• _Document passage_
## Start
This time last year, Ten Thousand Aftershocks by my writer friend, Michelle Tom, made its stunning debut. A memoir about a family as volatile as the land they live in, this story will keep you up at night and will stay with you long after you finish reading.




Trigger warning: Domestic Violence


Michelle Tom’s debut memoir, Ten Thousand Aftershocks, is about her turbulent childhood growing up in New Zealand and of the life she created for herself as an adult, in Australia. After the Christchurch earthquake in 2011, Michelle and her young family were overwhelmed by recurring aftershocks, and so made the decision to move to the safer ground of Melbourne, Australia.


The earthquake motif running throughout the novel provides a striking metaphor for the volatile nature of Michelle’s family of origin. Just as a young Michelle never knew if the earth was going to split open beneath her feet, so too, she never knew when her sleep would be broken by the sounds of violence from her parents in the next room, or when the next blow was going to fall on her siblings or herself.
## End
• _Information supplied_
## Start
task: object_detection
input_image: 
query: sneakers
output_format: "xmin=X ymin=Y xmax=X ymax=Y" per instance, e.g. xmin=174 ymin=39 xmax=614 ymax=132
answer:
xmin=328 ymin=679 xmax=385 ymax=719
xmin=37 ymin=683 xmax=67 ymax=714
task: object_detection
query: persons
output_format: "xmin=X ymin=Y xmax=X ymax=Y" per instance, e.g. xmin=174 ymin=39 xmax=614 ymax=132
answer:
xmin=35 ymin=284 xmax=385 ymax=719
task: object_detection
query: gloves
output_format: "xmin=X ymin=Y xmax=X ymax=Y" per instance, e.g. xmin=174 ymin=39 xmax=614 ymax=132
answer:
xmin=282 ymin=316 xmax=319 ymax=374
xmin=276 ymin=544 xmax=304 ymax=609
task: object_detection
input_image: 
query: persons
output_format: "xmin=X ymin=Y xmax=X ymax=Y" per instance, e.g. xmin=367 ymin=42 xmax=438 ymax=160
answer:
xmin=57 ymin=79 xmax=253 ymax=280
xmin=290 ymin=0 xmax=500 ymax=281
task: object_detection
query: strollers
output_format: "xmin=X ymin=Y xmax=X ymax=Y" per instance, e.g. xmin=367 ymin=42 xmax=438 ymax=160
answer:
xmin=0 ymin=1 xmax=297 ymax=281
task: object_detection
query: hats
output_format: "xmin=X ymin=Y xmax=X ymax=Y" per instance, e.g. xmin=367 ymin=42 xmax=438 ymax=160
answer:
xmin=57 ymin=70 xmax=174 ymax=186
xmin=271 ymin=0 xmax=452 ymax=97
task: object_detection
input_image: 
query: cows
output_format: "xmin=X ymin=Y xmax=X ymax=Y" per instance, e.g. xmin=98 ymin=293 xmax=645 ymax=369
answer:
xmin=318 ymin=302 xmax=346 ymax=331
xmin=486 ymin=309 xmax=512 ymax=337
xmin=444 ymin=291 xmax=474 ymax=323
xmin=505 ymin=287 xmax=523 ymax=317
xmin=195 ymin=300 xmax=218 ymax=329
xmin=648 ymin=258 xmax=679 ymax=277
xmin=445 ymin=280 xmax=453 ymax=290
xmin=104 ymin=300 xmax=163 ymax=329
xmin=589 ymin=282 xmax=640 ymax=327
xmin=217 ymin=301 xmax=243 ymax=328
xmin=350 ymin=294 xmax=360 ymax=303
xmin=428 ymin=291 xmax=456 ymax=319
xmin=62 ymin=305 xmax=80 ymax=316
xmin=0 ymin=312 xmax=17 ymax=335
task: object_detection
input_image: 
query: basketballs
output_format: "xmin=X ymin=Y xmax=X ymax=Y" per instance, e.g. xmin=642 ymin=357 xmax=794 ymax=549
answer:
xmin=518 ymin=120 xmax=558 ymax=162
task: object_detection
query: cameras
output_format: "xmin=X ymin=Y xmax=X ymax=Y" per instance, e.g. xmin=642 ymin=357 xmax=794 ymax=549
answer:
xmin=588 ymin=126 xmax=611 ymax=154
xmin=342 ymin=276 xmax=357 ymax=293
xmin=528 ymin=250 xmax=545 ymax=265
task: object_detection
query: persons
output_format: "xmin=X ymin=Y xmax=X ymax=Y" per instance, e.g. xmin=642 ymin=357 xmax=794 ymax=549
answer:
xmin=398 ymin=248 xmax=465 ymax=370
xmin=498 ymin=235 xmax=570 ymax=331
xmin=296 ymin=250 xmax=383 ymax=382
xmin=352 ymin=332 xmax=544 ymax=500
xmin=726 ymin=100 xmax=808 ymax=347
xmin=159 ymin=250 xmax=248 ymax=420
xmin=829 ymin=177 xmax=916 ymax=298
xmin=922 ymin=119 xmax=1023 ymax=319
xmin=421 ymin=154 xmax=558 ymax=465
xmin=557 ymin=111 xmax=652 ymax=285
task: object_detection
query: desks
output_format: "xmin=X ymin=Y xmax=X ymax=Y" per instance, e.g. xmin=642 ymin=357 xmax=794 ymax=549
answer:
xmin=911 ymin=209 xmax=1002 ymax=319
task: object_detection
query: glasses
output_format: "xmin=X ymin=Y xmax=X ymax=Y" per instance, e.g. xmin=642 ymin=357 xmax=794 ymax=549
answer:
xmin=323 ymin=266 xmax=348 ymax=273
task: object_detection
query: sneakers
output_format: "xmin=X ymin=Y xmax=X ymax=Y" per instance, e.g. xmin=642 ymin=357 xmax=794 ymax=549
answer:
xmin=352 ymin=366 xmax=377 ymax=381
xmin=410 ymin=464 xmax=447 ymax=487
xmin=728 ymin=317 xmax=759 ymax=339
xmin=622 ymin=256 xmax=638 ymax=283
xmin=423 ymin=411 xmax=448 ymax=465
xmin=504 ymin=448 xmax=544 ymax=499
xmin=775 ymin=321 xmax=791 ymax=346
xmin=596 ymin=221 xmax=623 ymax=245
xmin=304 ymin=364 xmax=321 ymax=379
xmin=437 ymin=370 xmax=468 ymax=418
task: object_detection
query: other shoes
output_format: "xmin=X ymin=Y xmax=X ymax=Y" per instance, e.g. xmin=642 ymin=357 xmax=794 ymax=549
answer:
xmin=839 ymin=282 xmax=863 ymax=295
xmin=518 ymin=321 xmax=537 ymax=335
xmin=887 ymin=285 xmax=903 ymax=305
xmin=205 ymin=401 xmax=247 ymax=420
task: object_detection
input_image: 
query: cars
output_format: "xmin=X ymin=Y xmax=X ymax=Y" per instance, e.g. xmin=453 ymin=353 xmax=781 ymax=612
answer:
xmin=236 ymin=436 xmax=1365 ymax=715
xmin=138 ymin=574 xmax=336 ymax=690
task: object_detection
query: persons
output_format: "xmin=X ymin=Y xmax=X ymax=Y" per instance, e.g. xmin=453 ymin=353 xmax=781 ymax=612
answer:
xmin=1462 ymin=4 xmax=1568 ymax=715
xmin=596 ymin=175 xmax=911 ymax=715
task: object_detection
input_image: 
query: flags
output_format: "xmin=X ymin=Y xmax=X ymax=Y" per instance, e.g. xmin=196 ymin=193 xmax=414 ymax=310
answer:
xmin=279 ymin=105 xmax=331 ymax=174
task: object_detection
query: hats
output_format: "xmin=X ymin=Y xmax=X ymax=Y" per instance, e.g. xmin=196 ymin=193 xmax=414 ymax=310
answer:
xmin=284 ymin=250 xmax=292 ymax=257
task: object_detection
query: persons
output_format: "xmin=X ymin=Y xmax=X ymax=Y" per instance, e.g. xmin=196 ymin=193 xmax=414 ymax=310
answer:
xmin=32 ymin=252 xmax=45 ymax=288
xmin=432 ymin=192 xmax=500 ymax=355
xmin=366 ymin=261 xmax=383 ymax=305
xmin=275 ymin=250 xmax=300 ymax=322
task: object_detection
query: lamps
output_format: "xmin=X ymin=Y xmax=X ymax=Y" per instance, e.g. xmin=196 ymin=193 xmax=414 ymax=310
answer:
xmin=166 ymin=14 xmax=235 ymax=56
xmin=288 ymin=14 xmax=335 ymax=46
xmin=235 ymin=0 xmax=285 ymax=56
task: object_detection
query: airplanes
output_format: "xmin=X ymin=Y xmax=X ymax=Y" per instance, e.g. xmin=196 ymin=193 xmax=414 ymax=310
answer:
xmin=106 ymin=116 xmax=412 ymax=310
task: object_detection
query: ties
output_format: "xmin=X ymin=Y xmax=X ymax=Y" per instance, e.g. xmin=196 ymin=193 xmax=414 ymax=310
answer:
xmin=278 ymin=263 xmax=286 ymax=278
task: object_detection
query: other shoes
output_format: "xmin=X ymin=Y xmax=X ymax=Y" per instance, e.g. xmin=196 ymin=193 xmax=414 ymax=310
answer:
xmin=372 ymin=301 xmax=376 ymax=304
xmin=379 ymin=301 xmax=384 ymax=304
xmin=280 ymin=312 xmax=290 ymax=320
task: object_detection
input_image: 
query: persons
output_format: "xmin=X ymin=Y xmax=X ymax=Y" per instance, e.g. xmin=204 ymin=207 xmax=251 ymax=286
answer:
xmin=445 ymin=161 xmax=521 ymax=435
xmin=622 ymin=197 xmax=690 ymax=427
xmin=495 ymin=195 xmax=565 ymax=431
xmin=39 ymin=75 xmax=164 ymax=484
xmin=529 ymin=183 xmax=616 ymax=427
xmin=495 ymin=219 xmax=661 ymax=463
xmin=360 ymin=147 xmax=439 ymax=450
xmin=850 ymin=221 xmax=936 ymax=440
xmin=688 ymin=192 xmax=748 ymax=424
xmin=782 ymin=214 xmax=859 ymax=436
## End
Extract the full review of Ten Thousand Aftershocks from above, reproducing it word for word.

• _Full solution_
This time last year, Ten Thousand Aftershocks by my writer friend, Michelle Tom, made its stunning debut. A memoir about a family as volatile as the land they live in, this story will keep you up at night and will stay with you long after you finish reading.




Trigger warning: Domestic Violence


Michelle Tom’s debut memoir, Ten Thousand Aftershocks, is about her turbulent childhood growing up in New Zealand and of the life she created for herself as an adult, in Australia. After the Christchurch earthquake in 2011, Michelle and her young family were overwhelmed by recurring aftershocks, and so made the decision to move to the safer ground of Melbourne, Australia.


The earthquake motif running throughout the novel provides a striking metaphor for the volatile nature of Michelle’s family of origin. Just as a young Michelle never knew if the earth was going to split open beneath her feet, so too, she never knew when her sleep would be broken by the sounds of violence from her parents in the next room, or when the next blow was going to fall on her siblings or herself.